## BEGIN RECORDS FOR THE TASK

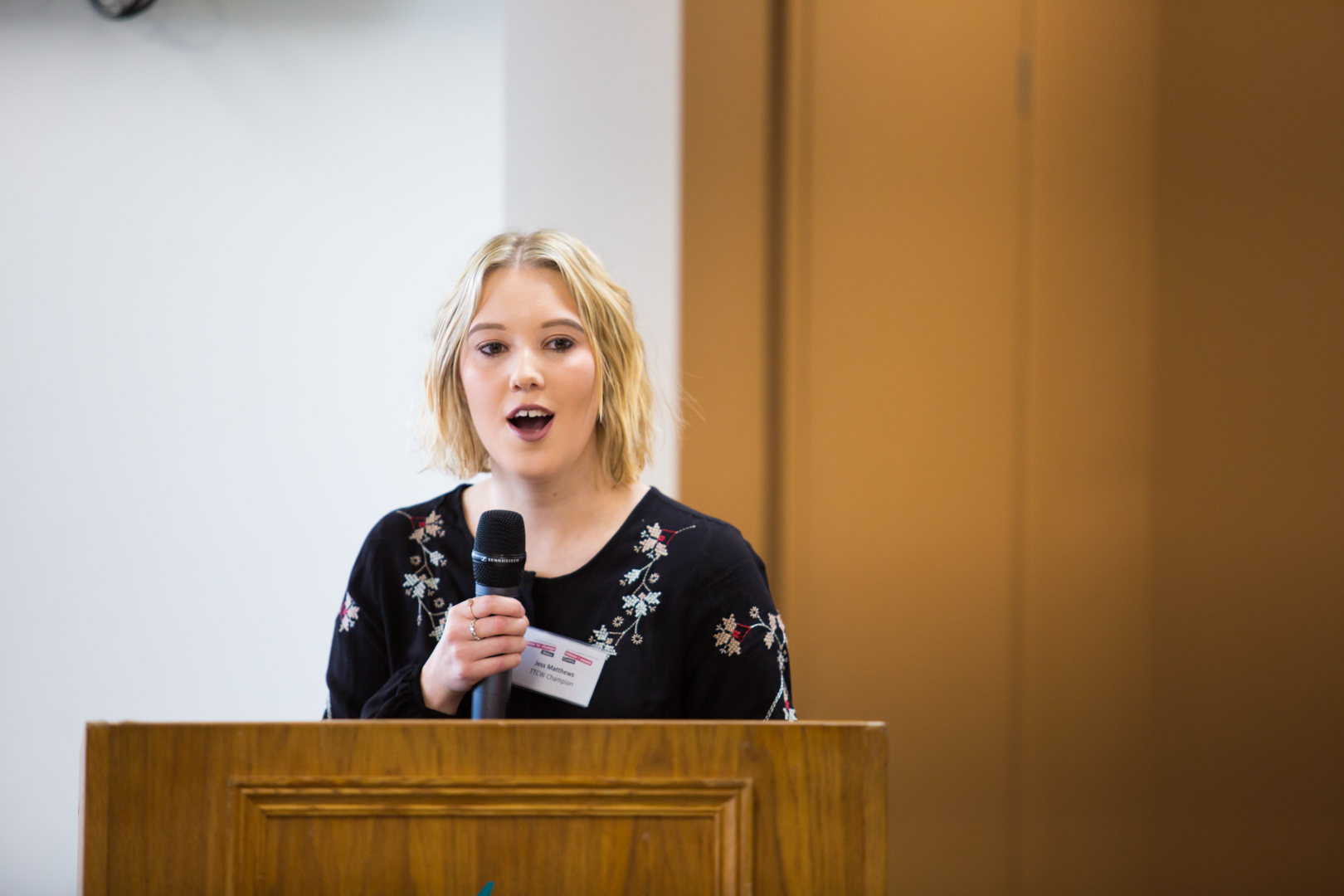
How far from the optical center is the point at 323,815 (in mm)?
808

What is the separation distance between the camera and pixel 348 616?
1386 millimetres

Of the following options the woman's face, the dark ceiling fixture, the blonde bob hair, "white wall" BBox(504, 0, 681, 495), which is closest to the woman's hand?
the woman's face

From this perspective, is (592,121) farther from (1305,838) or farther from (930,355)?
(1305,838)

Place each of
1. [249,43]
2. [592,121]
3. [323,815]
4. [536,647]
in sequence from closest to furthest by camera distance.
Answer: [323,815] < [536,647] < [592,121] < [249,43]

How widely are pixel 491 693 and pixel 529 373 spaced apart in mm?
424

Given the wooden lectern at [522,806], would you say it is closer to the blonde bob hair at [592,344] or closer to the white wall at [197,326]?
the blonde bob hair at [592,344]

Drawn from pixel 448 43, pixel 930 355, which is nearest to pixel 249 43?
pixel 448 43

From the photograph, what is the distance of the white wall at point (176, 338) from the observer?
2.45 meters

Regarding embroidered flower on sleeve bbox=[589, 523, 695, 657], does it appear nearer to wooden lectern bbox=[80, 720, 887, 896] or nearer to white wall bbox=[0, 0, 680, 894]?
wooden lectern bbox=[80, 720, 887, 896]

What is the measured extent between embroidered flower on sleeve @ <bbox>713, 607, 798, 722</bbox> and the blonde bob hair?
0.89ft

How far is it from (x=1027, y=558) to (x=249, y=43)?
7.81 ft

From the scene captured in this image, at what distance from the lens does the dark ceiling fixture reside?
7.81 ft

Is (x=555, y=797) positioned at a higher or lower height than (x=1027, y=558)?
lower

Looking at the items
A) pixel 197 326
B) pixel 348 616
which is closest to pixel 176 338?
pixel 197 326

## END RECORDS FOR THE TASK

OBJECTIVE: Write out exactly the final stretch of the records: the line containing "What is the separation" and every line after it, through the last, and nothing else.

OUTPUT BELOW:
What is the separation distance between the camera and pixel 348 616?
1386 millimetres

Of the following options the woman's face, the dark ceiling fixture, the blonde bob hair, "white wall" BBox(504, 0, 681, 495), which is closest to the woman's hand?
the woman's face

From this perspective, is (592,121) farther from (1305,838) or farther from (930,355)?
(1305,838)

Place each of
1. [249,43]
2. [592,121]
3. [323,815]
4. [536,647]
in sequence from closest to furthest by camera distance.
Answer: [323,815] < [536,647] < [592,121] < [249,43]

How widely are pixel 491 693 and pixel 529 373 spaced apart in mm?
424

Given the wooden lectern at [522,806], would you say it is closer to the blonde bob hair at [592,344] or closer to the white wall at [197,326]?
the blonde bob hair at [592,344]

Drawn from pixel 448 43, pixel 930 355, which is nearest to pixel 249 43?
pixel 448 43

From the photograph, what is the distance of the white wall at point (176, 338) from the observer?
2.45 meters

Regarding embroidered flower on sleeve bbox=[589, 523, 695, 657], does it appear nearer to wooden lectern bbox=[80, 720, 887, 896] or nearer to white wall bbox=[0, 0, 680, 894]?
wooden lectern bbox=[80, 720, 887, 896]

What is the measured extent between embroidered flower on sleeve @ <bbox>713, 607, 798, 722</bbox> and the blonde bob hair?
0.89ft

How far is it from (x=1027, y=558) to (x=249, y=43)?
7.81 ft

From the scene captured in this image, at what distance from the lens does the dark ceiling fixture reside?
7.81 ft

Is (x=555, y=797) positioned at a higher or lower height than (x=1027, y=558)?
lower

Looking at the items
A) pixel 197 326
B) pixel 348 616
which is closest to pixel 176 338?
pixel 197 326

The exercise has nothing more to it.